BEGIN RECORDS PROVIDED
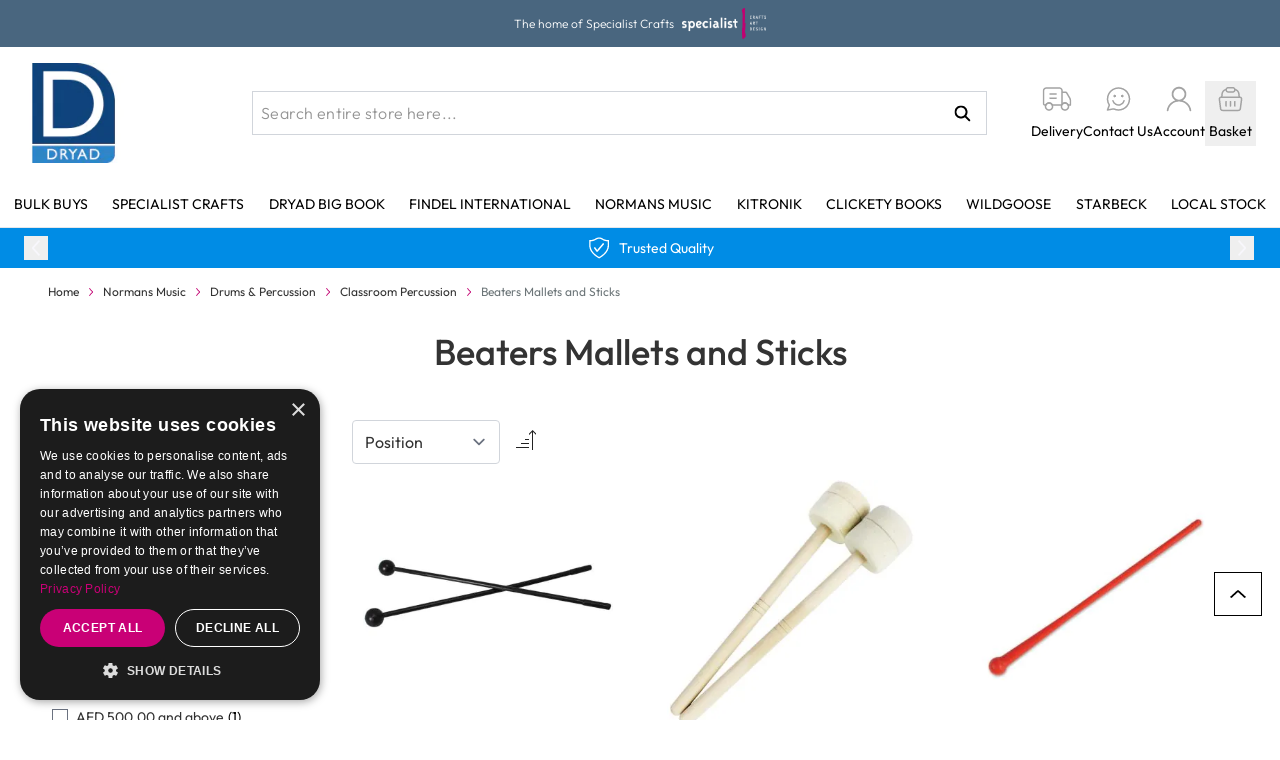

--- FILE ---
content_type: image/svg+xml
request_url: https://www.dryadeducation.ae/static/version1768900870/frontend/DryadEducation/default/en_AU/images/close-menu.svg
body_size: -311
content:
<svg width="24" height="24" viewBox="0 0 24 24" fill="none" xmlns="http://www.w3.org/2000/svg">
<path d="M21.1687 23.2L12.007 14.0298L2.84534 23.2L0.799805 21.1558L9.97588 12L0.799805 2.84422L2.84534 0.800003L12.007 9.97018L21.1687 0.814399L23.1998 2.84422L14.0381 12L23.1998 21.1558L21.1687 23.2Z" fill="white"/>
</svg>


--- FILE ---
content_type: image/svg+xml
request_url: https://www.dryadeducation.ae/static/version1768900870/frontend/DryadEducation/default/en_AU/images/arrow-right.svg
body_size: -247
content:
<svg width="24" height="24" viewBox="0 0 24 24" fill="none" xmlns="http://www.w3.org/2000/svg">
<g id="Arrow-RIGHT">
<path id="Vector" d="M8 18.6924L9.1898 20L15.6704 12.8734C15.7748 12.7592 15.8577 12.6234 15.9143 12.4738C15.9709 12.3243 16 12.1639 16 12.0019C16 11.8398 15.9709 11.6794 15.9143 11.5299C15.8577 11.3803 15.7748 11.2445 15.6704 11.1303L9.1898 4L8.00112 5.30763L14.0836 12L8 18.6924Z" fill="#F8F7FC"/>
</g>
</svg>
END RECORDS PROVIDED
BEGIN RECORDS PROVIDED
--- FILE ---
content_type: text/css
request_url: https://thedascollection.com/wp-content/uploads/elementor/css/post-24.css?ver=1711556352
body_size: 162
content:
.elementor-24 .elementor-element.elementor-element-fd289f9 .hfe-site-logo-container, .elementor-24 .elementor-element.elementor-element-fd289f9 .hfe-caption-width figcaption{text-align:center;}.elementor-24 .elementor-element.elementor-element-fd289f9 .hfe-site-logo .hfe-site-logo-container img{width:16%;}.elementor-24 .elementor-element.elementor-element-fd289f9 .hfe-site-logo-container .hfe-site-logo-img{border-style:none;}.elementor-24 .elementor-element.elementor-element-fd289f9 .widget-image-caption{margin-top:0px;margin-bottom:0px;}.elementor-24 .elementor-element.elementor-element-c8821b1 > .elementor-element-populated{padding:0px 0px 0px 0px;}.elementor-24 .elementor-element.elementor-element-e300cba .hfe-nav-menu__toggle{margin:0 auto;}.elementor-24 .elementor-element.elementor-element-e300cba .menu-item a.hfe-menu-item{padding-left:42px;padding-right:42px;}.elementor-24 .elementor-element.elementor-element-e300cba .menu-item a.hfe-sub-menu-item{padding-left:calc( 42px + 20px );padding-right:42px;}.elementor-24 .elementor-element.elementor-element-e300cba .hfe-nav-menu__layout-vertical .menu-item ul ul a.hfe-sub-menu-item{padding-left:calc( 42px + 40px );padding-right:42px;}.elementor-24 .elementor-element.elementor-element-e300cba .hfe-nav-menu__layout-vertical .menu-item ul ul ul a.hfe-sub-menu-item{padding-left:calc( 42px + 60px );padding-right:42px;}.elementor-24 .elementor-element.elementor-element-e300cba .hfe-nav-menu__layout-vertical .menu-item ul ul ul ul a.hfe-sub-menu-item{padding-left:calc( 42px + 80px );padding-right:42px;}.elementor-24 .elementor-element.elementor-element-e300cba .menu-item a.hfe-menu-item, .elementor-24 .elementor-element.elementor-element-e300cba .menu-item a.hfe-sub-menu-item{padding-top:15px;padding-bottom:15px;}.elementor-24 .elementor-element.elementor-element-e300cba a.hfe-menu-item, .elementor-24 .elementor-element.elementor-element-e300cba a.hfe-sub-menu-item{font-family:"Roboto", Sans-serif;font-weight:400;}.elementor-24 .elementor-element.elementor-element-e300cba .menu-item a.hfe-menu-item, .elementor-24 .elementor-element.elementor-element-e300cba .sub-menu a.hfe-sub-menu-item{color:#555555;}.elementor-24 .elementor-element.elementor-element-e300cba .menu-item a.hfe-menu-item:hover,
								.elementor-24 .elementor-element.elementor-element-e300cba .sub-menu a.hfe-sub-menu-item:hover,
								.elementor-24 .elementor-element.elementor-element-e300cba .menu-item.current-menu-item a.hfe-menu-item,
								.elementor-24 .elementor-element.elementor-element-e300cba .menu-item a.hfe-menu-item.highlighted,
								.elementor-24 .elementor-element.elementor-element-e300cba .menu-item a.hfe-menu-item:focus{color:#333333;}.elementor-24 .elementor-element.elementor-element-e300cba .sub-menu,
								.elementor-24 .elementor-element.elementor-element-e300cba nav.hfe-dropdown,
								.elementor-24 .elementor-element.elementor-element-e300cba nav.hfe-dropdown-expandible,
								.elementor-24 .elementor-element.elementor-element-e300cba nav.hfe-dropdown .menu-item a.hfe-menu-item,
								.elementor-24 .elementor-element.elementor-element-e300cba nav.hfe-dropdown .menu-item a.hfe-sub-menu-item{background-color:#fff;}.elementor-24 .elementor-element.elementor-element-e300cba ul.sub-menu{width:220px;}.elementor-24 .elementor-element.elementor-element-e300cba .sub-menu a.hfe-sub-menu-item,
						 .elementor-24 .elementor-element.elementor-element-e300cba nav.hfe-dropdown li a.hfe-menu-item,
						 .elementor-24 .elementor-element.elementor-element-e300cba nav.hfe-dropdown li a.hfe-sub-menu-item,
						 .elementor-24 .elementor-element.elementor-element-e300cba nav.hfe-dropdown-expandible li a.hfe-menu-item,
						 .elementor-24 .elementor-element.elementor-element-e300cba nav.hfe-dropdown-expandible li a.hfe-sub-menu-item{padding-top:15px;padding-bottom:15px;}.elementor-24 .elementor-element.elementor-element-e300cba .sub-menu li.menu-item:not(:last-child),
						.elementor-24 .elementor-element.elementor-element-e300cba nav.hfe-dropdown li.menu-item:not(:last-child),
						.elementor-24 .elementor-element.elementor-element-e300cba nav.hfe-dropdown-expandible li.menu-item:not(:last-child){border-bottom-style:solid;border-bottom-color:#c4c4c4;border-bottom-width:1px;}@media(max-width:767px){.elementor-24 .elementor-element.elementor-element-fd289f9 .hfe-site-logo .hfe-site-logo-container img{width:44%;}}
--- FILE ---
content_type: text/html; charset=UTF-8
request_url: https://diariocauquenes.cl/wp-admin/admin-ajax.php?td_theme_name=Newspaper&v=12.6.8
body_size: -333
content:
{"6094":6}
END RECORDS PROVIDED
# [WHAT TO DO]
What are the lines of the data above that include the string "static"? Copy them.

# [ANSWER]
request_url: https://www.dryadeducation.ae/static/version1768900870/frontend/DryadEducation/default/en_AU/images/close-menu.svg
request_url: https://www.dryadeducation.ae/static/version1768900870/frontend/DryadEducation/default/en_AU/images/arrow-right.svg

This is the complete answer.